Humans have a hard time understanding big things. Not just large, like the galaxy, which is more than 100,000 light years across, or a googolplex of anything (1 plus 100 zeros), but even immediate large, like the length of time life has existed on Earth (about 3.5 billion years). Time and distance, as any algebra student will tell you, can be really hard to fathom.
Human achievement is an entirely different ‘big’ thing. And it is rarely, if ever, accomplished by one person in a single moment. Landing humans on the moon, and returning them to Earth, was a gargantuan feat that took thousands of humans centuries to accomplish (consider for arguments sake we start with DaVinci). It may have been the most comprehensive collection of effort to advance the human condition ever. Only war has ever used more people at one time for a single goal, and I’d like to think those events don’t serve to advance our civilizations but instead are more like plugging a hole in a dam to keep the worst from happening.

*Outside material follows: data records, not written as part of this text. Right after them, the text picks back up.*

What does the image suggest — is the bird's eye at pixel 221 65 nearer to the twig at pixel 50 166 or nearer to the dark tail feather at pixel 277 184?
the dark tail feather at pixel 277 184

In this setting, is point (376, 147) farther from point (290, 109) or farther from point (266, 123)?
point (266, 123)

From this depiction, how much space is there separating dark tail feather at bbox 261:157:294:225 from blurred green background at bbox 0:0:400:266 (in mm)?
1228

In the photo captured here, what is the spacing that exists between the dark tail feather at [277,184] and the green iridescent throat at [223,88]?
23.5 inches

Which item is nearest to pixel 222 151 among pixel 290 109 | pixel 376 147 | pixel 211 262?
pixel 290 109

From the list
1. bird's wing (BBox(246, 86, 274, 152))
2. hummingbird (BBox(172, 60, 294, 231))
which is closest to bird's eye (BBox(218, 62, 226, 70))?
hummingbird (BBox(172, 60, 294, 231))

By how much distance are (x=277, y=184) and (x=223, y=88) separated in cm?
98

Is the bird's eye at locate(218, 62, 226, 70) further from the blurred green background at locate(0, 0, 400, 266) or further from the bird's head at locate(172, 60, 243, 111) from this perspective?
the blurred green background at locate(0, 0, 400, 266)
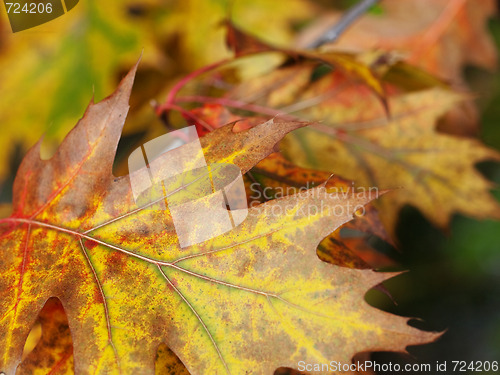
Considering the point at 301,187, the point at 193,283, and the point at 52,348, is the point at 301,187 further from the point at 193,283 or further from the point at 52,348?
the point at 52,348

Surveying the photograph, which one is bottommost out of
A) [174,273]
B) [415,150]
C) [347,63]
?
[415,150]

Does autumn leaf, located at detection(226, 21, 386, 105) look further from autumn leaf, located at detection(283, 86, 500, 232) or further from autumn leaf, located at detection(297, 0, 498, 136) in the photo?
autumn leaf, located at detection(297, 0, 498, 136)

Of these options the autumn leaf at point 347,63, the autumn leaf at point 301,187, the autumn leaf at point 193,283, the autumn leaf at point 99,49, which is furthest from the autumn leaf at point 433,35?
the autumn leaf at point 193,283

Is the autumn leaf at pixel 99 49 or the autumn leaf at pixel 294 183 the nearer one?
the autumn leaf at pixel 294 183

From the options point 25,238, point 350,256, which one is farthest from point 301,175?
point 25,238

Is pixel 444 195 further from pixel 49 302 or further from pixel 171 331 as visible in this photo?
pixel 49 302

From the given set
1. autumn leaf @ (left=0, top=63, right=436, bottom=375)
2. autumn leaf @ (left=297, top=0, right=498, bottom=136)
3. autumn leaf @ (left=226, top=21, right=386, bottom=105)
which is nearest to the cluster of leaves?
autumn leaf @ (left=0, top=63, right=436, bottom=375)

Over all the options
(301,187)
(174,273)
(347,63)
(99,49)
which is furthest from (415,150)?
(99,49)

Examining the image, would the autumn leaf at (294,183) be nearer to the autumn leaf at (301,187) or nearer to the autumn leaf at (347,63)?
the autumn leaf at (301,187)
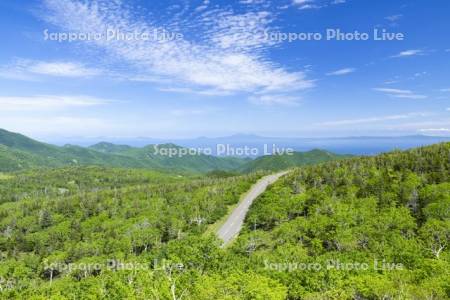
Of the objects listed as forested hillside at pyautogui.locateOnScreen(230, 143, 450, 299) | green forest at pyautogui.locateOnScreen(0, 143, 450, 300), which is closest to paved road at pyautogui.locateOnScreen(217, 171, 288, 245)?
green forest at pyautogui.locateOnScreen(0, 143, 450, 300)

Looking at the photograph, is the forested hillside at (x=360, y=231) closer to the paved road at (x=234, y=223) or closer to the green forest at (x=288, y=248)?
the green forest at (x=288, y=248)

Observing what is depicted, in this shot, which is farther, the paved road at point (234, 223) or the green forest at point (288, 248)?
the paved road at point (234, 223)

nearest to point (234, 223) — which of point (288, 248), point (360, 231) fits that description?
point (288, 248)

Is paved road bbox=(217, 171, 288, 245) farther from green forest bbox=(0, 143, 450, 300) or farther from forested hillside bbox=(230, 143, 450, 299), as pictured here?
forested hillside bbox=(230, 143, 450, 299)

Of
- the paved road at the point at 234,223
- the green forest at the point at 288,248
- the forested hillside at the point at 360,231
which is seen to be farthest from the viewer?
the paved road at the point at 234,223

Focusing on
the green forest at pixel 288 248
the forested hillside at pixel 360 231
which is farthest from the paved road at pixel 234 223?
the forested hillside at pixel 360 231

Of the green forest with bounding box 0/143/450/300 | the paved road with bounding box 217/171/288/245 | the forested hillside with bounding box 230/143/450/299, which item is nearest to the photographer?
the forested hillside with bounding box 230/143/450/299

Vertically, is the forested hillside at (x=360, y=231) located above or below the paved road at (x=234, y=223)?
above

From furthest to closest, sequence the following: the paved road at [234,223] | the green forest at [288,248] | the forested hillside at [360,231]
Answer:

To don a protective garment, climb into a small metal cone and sit atop a rocket to escape gravity, to stay in a a few hundred cubic feet for days and land on another celestial body, get out, walk around, take pictures like a tourist, get back into the foil covered structure and then come back, having to splash down in the ocean without burning up like a meteor is extraordinary!
And a phrase was born: If we can go to the moon, we should be able to {fill in the blank}. No one says “if we can invent movable type, we should be able to {fill in the blank}”, or “If we can harness atomic power, we should be able to {fill in the blank}. There are thousands of milestones in human history, all of which advanced humanity in its own way (the wheel, the guillotine, penicillin) but still will support that as a species, nothing compares to what happened on July 20, 1969 AD, 19:56 Pacific Time, precisely because it didn’t happen on Earth.
And if we can go to the moon, only the limits of our imagination hold us back.